The reason why uveitis might indicate a higher risk of AMI is not fully understood. Previous studies have suggested that one of the etiologies of AMI is inflammation, which may induce the process of thrombosis or atherosclerosis.43–46 Canakinumab Anti-inflammatory Thrombosis Outcomes Study (CANTOS) evaluated whether inhibition of interleukin-1ß (IL-1ß), a proinflammatory cytokine could reduce the rate of major adverse cardiovascular event (MACE). Canakinumab, a human monoclonal antibody that selectively neutralises IL-1ß, with modulation of IL-6, was found to be associated with reduced MACE rate.47 CANTOS provides evidences that inflammation may cause AMI. Uveitis in BD includes anterior uveitis, posterior uveitis and retinal vasculitis. Molecular studies have demonstrated that intraocular T cells, cytotoxic cells and dendritic cells contribute to inflammation, and augment the immune reaction of Behcet’s uveitis.48–50 In addition, higher expressions of maturation markers in dendritic cells might represent the activity of disease in Behcet’s uveitis.51 Therefore, uveitis might reflect higher inflammatory activity in BD. Systemic inflammation in BD leads to vasculitis, with greater intima–media thickness and lower arterial distensibility, predisposing patients to vascular stenosis.52 In addition, endothelial dysfunction causes more von Willebrand factor to be released, decreasing fibrinolysis.53–55 All these factors precipitate thrombosis, which causes AMI if it occurs in a coronary artery. Thus, the risk of AMI increases when inflammation activity is higher. Because uveitis in BD reflects a more severe inflammatory reaction, uveitis might be a predictor of AMI in BD.

The current study was limited because it was only based on statistical analyses from the database, and lacked laboratory evidences such as C reactive protein, erythrocyte sedimentation rate, haemoglobin and human leucocyte antigen to elucidate the underlying mechanisms. Besides, the ECG findings were not recorded in our database. Therefore, we did not know the proportion of ST-segment elevation in our patients with AMI. Another limitation was that some factors (such as dietary habits and physical activity) that impact AMI were not included in our study because the database lacked this information. Furthermore, we were only able to derive association, not causality, because of our retrospective study design. Thus, further laboratory and clinical studies with a prospective design, as well as detailed information on lifestyle (eg, diet and exercise) are required to elucidate the predictors, risk factors, and underlying mechanisms of AMI in patients with BD.

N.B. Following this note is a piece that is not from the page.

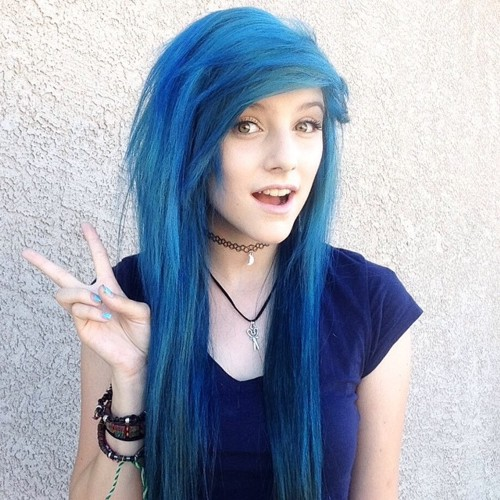 Blue haired alternative chick gives killer blowjob 4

One strength of our study was that we used a comprehensive, nationwide database spanning 13 years. The large case numbers gave the statistical analyses higher power. Another strength was that we included systemic diseases and clinical manifestations of BD in the cox regression to identify significant factors associated with AMI. In the healthcare system of Taiwan, the National Health Administration checks charts, and ensures that patients receive a standard protocol of examinations to confirm diagnoses. Therefore, the diagnoses were accurate and verified. Our study showed that uveitis might be a predictor of AMI in patients with BD. Moreover, age, hypertension, smoking and skin lesions were also significantly associated with a higher risk of AMI. These findings were obtained after adjusting for confounders and, thus, are considered reliable and convincing.

Conclusions

Using the entire NHIRD population in Taiwan over 13 years, we demonstrated that uveitis is associated with a significantly higher risk of AMI in patients with BD. Doctors should be aware of the potential threats of AMI in patients with BD. Close monitoring of the cardiovascular system by cardiologists is imperative, especially for patients with uveitis or other risk factors, to detect AMI risk early and to manage it promptly.